··· INPUT MATERIAL ···
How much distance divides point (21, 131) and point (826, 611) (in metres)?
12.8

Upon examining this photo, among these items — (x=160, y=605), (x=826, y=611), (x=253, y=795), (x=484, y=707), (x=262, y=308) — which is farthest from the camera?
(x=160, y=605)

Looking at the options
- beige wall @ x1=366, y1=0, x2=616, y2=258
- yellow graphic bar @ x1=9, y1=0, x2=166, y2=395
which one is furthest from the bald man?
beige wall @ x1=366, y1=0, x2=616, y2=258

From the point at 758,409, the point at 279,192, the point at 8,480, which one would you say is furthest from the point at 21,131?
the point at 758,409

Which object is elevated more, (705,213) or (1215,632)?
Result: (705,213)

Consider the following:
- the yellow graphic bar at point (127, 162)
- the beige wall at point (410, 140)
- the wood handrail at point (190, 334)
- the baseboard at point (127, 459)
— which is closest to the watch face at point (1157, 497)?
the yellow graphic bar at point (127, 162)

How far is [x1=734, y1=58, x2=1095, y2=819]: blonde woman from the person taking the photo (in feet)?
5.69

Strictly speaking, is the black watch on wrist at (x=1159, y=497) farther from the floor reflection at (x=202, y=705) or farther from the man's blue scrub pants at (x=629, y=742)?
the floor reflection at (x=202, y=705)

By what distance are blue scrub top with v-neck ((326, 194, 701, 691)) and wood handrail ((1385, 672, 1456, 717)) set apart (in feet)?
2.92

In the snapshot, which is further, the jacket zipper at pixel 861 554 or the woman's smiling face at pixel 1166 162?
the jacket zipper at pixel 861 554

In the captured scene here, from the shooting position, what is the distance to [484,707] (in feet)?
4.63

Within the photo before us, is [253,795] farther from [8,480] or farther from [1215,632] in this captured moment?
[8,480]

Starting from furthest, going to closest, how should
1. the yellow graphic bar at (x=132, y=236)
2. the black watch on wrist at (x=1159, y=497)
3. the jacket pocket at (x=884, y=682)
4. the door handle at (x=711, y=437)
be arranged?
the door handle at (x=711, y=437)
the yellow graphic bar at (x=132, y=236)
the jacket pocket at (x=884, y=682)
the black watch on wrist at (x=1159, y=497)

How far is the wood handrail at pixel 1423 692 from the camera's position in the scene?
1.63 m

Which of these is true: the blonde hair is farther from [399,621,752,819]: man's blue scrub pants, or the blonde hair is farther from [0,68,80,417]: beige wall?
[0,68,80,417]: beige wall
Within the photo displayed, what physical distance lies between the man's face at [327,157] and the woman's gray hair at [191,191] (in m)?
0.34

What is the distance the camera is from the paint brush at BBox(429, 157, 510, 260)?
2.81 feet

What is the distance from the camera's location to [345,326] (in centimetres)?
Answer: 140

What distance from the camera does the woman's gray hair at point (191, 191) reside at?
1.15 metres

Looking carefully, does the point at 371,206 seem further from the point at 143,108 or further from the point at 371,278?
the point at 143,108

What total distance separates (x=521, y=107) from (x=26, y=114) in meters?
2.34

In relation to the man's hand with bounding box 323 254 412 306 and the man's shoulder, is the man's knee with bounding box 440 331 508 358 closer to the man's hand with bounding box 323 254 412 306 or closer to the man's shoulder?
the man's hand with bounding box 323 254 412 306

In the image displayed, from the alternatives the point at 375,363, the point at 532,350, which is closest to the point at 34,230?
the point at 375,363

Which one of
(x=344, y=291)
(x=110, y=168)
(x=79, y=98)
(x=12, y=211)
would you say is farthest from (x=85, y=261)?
···
## REQUIREMENT:
Put every line of the records above into a JSON list of strings, with one string per line and the blank lines left out.

## REPLY TO THE EXERCISE:
[
  "How much distance divides point (21, 131) and point (826, 611) (in metres)?",
  "12.8",
  "Upon examining this photo, among these items — (x=160, y=605), (x=826, y=611), (x=253, y=795), (x=484, y=707), (x=262, y=308) — which is farthest from the camera?",
  "(x=160, y=605)",
  "Looking at the options",
  "- beige wall @ x1=366, y1=0, x2=616, y2=258",
  "- yellow graphic bar @ x1=9, y1=0, x2=166, y2=395",
  "which one is furthest from the bald man?",
  "beige wall @ x1=366, y1=0, x2=616, y2=258",
  "From the point at 758,409, the point at 279,192, the point at 8,480, which one would you say is furthest from the point at 21,131?",
  "the point at 758,409",
  "Which object is elevated more, (705,213) or (1215,632)?",
  "Result: (705,213)",
  "Consider the following:",
  "- the yellow graphic bar at point (127, 162)",
  "- the beige wall at point (410, 140)",
  "- the wood handrail at point (190, 334)",
  "- the baseboard at point (127, 459)",
  "— which is closest to the watch face at point (1157, 497)?",
  "the yellow graphic bar at point (127, 162)",
  "How far is [x1=734, y1=58, x2=1095, y2=819]: blonde woman from the person taking the photo (in feet)?",
  "5.69",
  "Strictly speaking, is the black watch on wrist at (x=1159, y=497) farther from the floor reflection at (x=202, y=705) or farther from the man's blue scrub pants at (x=629, y=742)?",
  "the floor reflection at (x=202, y=705)",
  "By what distance are blue scrub top with v-neck ((326, 194, 701, 691)) and wood handrail ((1385, 672, 1456, 717)) set apart (in feet)?",
  "2.92",
  "In the snapshot, which is further, the jacket zipper at pixel 861 554 or the woman's smiling face at pixel 1166 162?",
  "the jacket zipper at pixel 861 554",
  "In the captured scene here, from the shooting position, what is the distance to [484,707] (in feet)?",
  "4.63",
  "Within the photo before us, is [253,795] farther from [8,480] or farther from [1215,632] in this captured moment?",
  "[8,480]",
  "Starting from furthest, going to closest, how should",
  "1. the yellow graphic bar at (x=132, y=236)",
  "2. the black watch on wrist at (x=1159, y=497)",
  "3. the jacket pocket at (x=884, y=682)",
  "4. the door handle at (x=711, y=437)",
  "be arranged?",
  "the door handle at (x=711, y=437)",
  "the yellow graphic bar at (x=132, y=236)",
  "the jacket pocket at (x=884, y=682)",
  "the black watch on wrist at (x=1159, y=497)",
  "How far is the wood handrail at pixel 1423 692 from the camera's position in the scene?",
  "1.63 m",
  "Which of these is true: the blonde hair is farther from [399,621,752,819]: man's blue scrub pants, or the blonde hair is farther from [0,68,80,417]: beige wall?",
  "[0,68,80,417]: beige wall",
  "Within the photo displayed, what physical distance lies between the man's face at [327,157] and the woman's gray hair at [191,191] (in m)?",
  "0.34",
  "What is the distance the camera is from the paint brush at BBox(429, 157, 510, 260)?",
  "2.81 feet",
  "What is the distance from the camera's location to [345,326] (in centimetres)?",
  "Answer: 140",
  "What distance from the camera does the woman's gray hair at point (191, 191) reside at?",
  "1.15 metres",
  "Looking carefully, does the point at 371,206 seem further from the point at 143,108 or further from the point at 371,278?",
  "the point at 143,108",
  "What total distance separates (x=521, y=107) from (x=26, y=114) in meters?",
  "2.34",
  "In relation to the man's hand with bounding box 323 254 412 306 and the man's shoulder, is the man's knee with bounding box 440 331 508 358 closer to the man's hand with bounding box 323 254 412 306 or closer to the man's shoulder?",
  "the man's hand with bounding box 323 254 412 306",
  "In the image displayed, from the alternatives the point at 375,363, the point at 532,350, which is closest to the point at 34,230?",
  "the point at 375,363",
  "Which one of",
  "(x=344, y=291)",
  "(x=110, y=168)",
  "(x=79, y=98)",
  "(x=12, y=211)",
  "would you say is farthest from (x=85, y=261)?"
]